MyISAM is actually considerably faster (than InnoDB) for read heavy apps.
InnoDB is comparatively slow, but you get much better transactionality (IE; something that is much closer to ACID compliance). Row level locking is faster for inserts than table level locking, but table level locking is faster for reads than row level locking.
Regardless: Both storage engines do not scale with core count as effectively as postgres due to some deadlocking on update that I have witnessed with MySQL. (not that Postgresql is the only alternative btw).
MyISAM is not a transactional storage engine even to begin with, so saying that you get "much better transactionality with InnoDB" or "MyISAM is actually considerably faster" is either wrong or at best comparing apples to oranges.
> Both storage engines do not scale with core count as effectively as postgres due to some deadlocking on update that I have witnessed with MySQL.
Strange take since a deadlock is rather an exceptional event you want never to occur so deadlocking, in algorithm design, wouldn't be considered a reason one would say that the implementation does not "scale with the core count". Whether or not the algorithm scales with the core count is for many other different reasons but not deadlocks.
Considering the "scale with the core count" design problem, Postgres process-per-connection architecture makes it a much less viable option than, say, MySQL so this is wrong as well.
Well, I’ve literally observed it (circa 2016 and design has not significantly changed with this in that time) and confirmed my finding with percona.
deadlock was the wrong terminology to use, apologies, I keep writing from my phone as I am travelling at the moment: I meant lock contention, specifically in memory. A deadlock would be a hard stop but what I observed was a bottleneck on memory bandwidth past a certain number of cores (24) with update heavy workloads.

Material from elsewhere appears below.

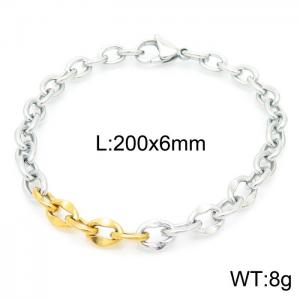 Stainless Steel Gold-plating Bracelet - KB156351-Z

So, appreciate your points but I don't think I am wrong in the core thesis of my statements. x :)
You would not be able to saturate the memory bus if you have a lock contention. Having a lock contention is usually exhibited in under-utilizing your CPU compute and memory bandwidth resources. So, hitting the limit of the available memory bandwidth still sounds like a misrepresentation of the issue you stumbled upon.